What is needed: Write out the entire listing below exactly as it appears, minus any pictures.
==============================
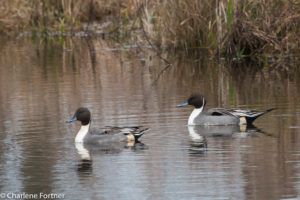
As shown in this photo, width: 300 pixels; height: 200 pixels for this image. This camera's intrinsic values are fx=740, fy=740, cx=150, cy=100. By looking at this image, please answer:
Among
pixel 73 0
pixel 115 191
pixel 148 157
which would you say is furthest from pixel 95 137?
pixel 73 0

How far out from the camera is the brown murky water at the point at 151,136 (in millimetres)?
7168

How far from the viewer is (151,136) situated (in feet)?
32.6

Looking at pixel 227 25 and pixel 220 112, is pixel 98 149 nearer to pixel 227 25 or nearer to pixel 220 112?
pixel 220 112

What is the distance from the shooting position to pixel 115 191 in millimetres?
6961

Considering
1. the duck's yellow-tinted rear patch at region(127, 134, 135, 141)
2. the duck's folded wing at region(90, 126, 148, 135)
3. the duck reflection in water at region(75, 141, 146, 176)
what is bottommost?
the duck reflection in water at region(75, 141, 146, 176)

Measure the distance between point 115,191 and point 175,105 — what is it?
559 cm

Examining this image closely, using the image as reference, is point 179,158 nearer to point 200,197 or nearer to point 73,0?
point 200,197

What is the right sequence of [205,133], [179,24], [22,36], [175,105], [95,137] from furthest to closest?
[22,36]
[179,24]
[175,105]
[205,133]
[95,137]

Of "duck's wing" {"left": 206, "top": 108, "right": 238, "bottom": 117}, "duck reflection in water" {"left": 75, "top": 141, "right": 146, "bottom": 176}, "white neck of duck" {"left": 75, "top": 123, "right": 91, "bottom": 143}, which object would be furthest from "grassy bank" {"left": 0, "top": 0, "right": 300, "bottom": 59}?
"duck reflection in water" {"left": 75, "top": 141, "right": 146, "bottom": 176}

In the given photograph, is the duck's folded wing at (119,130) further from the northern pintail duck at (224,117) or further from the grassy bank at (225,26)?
the grassy bank at (225,26)

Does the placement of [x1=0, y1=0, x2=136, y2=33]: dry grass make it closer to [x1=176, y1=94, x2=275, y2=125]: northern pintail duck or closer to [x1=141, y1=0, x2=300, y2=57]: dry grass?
[x1=141, y1=0, x2=300, y2=57]: dry grass

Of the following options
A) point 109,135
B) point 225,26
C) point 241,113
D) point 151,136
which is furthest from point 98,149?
point 225,26

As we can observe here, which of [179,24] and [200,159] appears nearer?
[200,159]

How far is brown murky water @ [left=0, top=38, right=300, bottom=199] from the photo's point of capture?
7168 millimetres
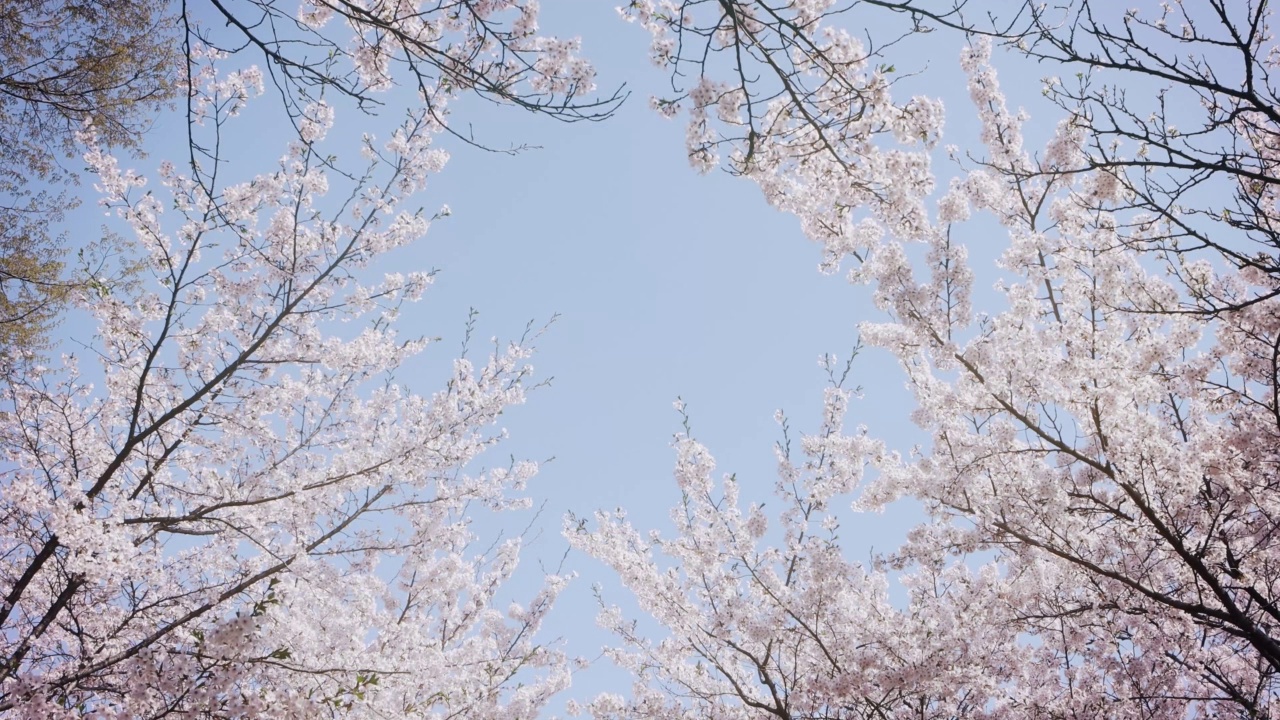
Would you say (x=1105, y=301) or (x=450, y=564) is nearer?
(x=1105, y=301)

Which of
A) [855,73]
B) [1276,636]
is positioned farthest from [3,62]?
[1276,636]

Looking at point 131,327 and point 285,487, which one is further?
point 285,487

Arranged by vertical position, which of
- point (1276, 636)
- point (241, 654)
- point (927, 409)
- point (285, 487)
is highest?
point (927, 409)

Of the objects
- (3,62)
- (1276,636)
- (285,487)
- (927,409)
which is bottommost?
(1276,636)

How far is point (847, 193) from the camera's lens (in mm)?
4344

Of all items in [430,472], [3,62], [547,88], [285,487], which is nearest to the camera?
[547,88]

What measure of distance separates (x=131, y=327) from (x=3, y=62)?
14.3 ft

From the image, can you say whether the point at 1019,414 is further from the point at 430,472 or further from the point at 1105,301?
the point at 430,472

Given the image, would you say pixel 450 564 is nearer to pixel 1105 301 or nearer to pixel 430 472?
pixel 430 472

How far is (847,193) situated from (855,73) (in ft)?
2.73

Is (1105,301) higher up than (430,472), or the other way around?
(1105,301)

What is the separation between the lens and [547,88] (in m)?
4.23

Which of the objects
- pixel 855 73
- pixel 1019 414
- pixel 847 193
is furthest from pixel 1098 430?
pixel 855 73

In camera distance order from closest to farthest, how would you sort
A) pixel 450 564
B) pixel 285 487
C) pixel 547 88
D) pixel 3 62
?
pixel 547 88
pixel 285 487
pixel 3 62
pixel 450 564
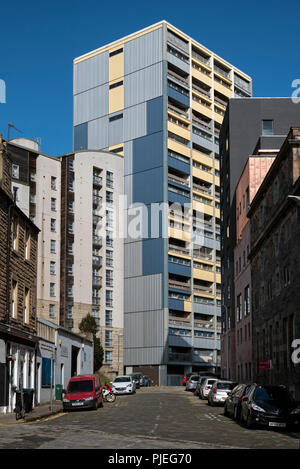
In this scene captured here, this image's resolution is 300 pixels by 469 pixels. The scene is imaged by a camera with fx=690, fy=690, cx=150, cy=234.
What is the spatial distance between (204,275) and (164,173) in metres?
17.9

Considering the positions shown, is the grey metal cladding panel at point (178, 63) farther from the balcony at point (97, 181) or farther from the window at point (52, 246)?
the window at point (52, 246)

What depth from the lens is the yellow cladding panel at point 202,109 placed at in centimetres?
11319

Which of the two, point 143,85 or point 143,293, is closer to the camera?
point 143,293

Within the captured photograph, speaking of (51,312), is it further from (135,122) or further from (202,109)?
(202,109)

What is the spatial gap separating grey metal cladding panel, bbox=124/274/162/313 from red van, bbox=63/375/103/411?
63615mm

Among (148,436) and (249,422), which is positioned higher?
(148,436)

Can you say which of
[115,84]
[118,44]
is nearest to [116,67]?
[115,84]

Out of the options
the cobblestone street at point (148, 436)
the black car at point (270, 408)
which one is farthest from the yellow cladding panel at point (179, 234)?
the black car at point (270, 408)

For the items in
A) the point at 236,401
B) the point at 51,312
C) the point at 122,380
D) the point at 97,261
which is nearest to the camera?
the point at 236,401

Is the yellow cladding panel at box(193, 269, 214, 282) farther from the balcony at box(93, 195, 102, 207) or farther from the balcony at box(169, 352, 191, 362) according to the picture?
the balcony at box(93, 195, 102, 207)

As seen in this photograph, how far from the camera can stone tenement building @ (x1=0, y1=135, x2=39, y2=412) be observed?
32.5m

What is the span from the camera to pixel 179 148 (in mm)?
107500

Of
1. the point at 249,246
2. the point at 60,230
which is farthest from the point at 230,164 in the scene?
the point at 60,230

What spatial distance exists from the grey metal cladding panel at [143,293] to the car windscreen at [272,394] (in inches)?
3002
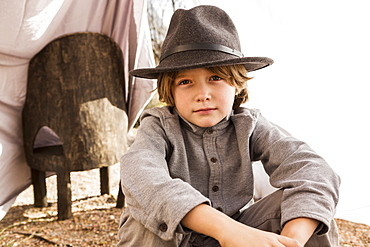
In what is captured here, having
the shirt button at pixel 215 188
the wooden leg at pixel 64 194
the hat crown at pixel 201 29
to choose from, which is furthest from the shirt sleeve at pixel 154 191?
the wooden leg at pixel 64 194

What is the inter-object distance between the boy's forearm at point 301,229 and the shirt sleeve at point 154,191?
0.26m

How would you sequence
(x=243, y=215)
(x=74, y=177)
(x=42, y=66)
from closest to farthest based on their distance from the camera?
(x=243, y=215), (x=42, y=66), (x=74, y=177)

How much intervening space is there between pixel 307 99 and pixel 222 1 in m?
0.77

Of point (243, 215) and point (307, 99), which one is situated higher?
point (307, 99)

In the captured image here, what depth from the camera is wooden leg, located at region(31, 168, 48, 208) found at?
2.75 m

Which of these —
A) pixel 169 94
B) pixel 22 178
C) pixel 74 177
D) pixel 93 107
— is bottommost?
pixel 74 177

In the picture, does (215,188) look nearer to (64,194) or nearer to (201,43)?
(201,43)

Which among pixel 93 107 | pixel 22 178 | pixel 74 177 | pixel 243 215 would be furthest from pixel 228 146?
pixel 74 177

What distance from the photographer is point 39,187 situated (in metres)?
2.79

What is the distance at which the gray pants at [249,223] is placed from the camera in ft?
4.80

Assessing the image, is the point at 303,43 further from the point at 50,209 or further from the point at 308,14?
the point at 50,209

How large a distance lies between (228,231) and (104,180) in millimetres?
1926

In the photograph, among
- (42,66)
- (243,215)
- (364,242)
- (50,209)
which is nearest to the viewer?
(243,215)

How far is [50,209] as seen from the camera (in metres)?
2.86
==============================
The output:
As shown in this photo, width: 300 pixels; height: 200 pixels for this image. This camera's intrinsic values are fx=740, fy=740, cx=150, cy=100. By looking at this image, please answer:
Among
pixel 73 0
pixel 115 191
pixel 148 157
which would you say is furthest from pixel 95 137?
pixel 73 0

How far out from the camera is the brown murky water at the point at 151,136 (in millimetres)?
7168

How far from the viewer is (151,136) situated (in feet)?
32.6

Looking at pixel 227 25 and pixel 220 112, is pixel 98 149 nearer to pixel 227 25 or nearer to pixel 220 112?
pixel 220 112

What is the distance from the shooting position to pixel 115 191 in millimetres?
6961

Considering
1. the duck's yellow-tinted rear patch at region(127, 134, 135, 141)
2. the duck's folded wing at region(90, 126, 148, 135)
3. the duck reflection in water at region(75, 141, 146, 176)
what is bottommost?
the duck reflection in water at region(75, 141, 146, 176)

Measure the distance between point 115,191 and point 175,105 — what is it?
559 cm

Examining this image closely, using the image as reference, is point 179,158 nearer to point 200,197 or nearer to point 73,0?
point 200,197

What is the right sequence of [205,133], [179,24], [22,36], [175,105], [95,137] from furthest to closest?
[22,36]
[179,24]
[175,105]
[205,133]
[95,137]

Of "duck's wing" {"left": 206, "top": 108, "right": 238, "bottom": 117}, "duck reflection in water" {"left": 75, "top": 141, "right": 146, "bottom": 176}, "white neck of duck" {"left": 75, "top": 123, "right": 91, "bottom": 143}, which object would be furthest from "grassy bank" {"left": 0, "top": 0, "right": 300, "bottom": 59}?
"duck reflection in water" {"left": 75, "top": 141, "right": 146, "bottom": 176}

In the given photograph, is the duck's folded wing at (119,130) further from the northern pintail duck at (224,117) or further from the grassy bank at (225,26)?
the grassy bank at (225,26)

Does the placement of [x1=0, y1=0, x2=136, y2=33]: dry grass make it closer to [x1=176, y1=94, x2=275, y2=125]: northern pintail duck or closer to [x1=141, y1=0, x2=300, y2=57]: dry grass?
[x1=141, y1=0, x2=300, y2=57]: dry grass

Of the following options
A) point 109,135
B) point 225,26
C) point 241,113
D) point 151,136
which is furthest from point 98,149?
point 225,26

As we can observe here, which of [179,24] and [200,159] appears nearer?
[200,159]

How far is brown murky water @ [left=0, top=38, right=300, bottom=199] from the photo's point of capture?
7168 millimetres
Would you say (x=1105, y=301) or (x=450, y=564) is nearer?
(x=1105, y=301)

Which of
A) [855,73]
B) [1276,636]
is positioned farthest from [3,62]?
[1276,636]

Looking at point 131,327 and point 285,487, which one is further?
point 285,487

Arranged by vertical position, which of
- point (1276, 636)
- point (241, 654)
- point (927, 409)
- point (285, 487)
is highest?
point (927, 409)

Of the objects
- (3,62)
- (1276,636)
- (285,487)
- (927,409)
which is bottommost?
(1276,636)

How far is point (847, 193) from the camera's lens (in mm)?
4344

Of all items in [430,472], [3,62], [547,88], [285,487], which is nearest to the camera?
[547,88]

What measure of distance separates (x=131, y=327) from (x=3, y=62)?
14.3 ft

From the image, can you say whether the point at 1019,414 is further from the point at 430,472 or further from the point at 1105,301?
the point at 430,472

Given the image, would you say pixel 450 564 is nearer to pixel 1105 301 or nearer to pixel 430 472?
pixel 430 472

How far is (847,193) situated from (855,73) (in ft)?
2.73

Is (1105,301) higher up than (430,472), or the other way around?
(1105,301)

What is the separation between the lens and [547,88] (in m)?
4.23

Which of the objects
- pixel 855 73
- pixel 1019 414
- pixel 847 193
is furthest from pixel 1098 430?
pixel 855 73

In camera distance order from closest to farthest, how would you sort
A) pixel 450 564
B) pixel 285 487
C) pixel 547 88
D) pixel 3 62
?
pixel 547 88
pixel 285 487
pixel 3 62
pixel 450 564
In this scene captured here, this image's resolution is 300 pixels by 469 pixels. The scene is imaged by a camera with fx=690, fy=690, cx=150, cy=234.
What is the spatial distance between (204,275) and (164,173) in metres?
17.9

Considering the positions shown, is the grey metal cladding panel at point (178, 63) farther from the balcony at point (97, 181) or farther from the window at point (52, 246)?
the window at point (52, 246)

What depth from the lens is the yellow cladding panel at point 202,109 placed at in centimetres?
11319

Which of the two, point 143,85 or point 143,293, is closer to the camera?
point 143,293

Within the captured photograph, speaking of (51,312), is it further from (135,122) or further from (202,109)?
(202,109)

What is the spatial gap separating grey metal cladding panel, bbox=124/274/162/313 from red van, bbox=63/375/103/411?
63615mm

Among (148,436) and (249,422), which is positioned higher?
(148,436)

Can you say which of
[115,84]
[118,44]
is nearest to [116,67]?
[115,84]

Out of the options
the cobblestone street at point (148, 436)
the black car at point (270, 408)
which one is farthest from the yellow cladding panel at point (179, 234)?
the black car at point (270, 408)

For the items in
A) the point at 236,401
B) the point at 51,312
C) the point at 122,380
D) the point at 97,261
which is nearest to the camera?
the point at 236,401

Is the yellow cladding panel at box(193, 269, 214, 282) farther from the balcony at box(93, 195, 102, 207) or farther from the balcony at box(169, 352, 191, 362) according to the picture?
the balcony at box(93, 195, 102, 207)

As seen in this photograph, how far from the camera can stone tenement building @ (x1=0, y1=135, x2=39, y2=412) be observed?
32.5m

What is the span from the camera to pixel 179 148 (in mm)?
107500

Of
1. the point at 249,246
2. the point at 60,230
which is farthest from the point at 230,164 in the scene?
the point at 60,230

What spatial distance exists from the grey metal cladding panel at [143,293] to the car windscreen at [272,394] (in inches)?
3002
In what is captured here, having
the shirt button at pixel 215 188
the wooden leg at pixel 64 194
the hat crown at pixel 201 29
to choose from, which is furthest from the shirt sleeve at pixel 154 191?
the wooden leg at pixel 64 194

What is the inter-object distance between the boy's forearm at point 301,229 and the shirt sleeve at point 154,191?
0.26m

How would you sequence
(x=243, y=215)
(x=74, y=177)
(x=42, y=66)
from closest to farthest based on their distance from the camera?
(x=243, y=215), (x=42, y=66), (x=74, y=177)

How much intervening space is there between pixel 307 99 and pixel 222 1 in m?
0.77

Of point (243, 215) and point (307, 99), which one is situated higher?
point (307, 99)

In the captured image here, what depth from the camera is wooden leg, located at region(31, 168, 48, 208) found at?
2.75 m

Which of these —
A) pixel 169 94
B) pixel 22 178
C) pixel 74 177
D) pixel 93 107
— is bottommost?
pixel 74 177

In the picture, does (215,188) look nearer to (64,194) or nearer to (201,43)?
(201,43)

Which among pixel 93 107 | pixel 22 178 | pixel 74 177 | pixel 243 215 would be furthest from pixel 228 146?
pixel 74 177

What distance from the photographer is point 39,187 situated (in metres)?
2.79

What is the distance at which the gray pants at [249,223] is placed from the camera in ft?
4.80

Assessing the image, is the point at 303,43 further from the point at 50,209 or further from the point at 308,14?
the point at 50,209

How large a distance lies between (228,231) and (104,180) in millimetres?
1926

In the photograph, among
- (42,66)
- (243,215)
- (364,242)
- (50,209)
which is nearest to the viewer?
(243,215)

How far is [50,209] as seen from the camera (in metres)?
2.86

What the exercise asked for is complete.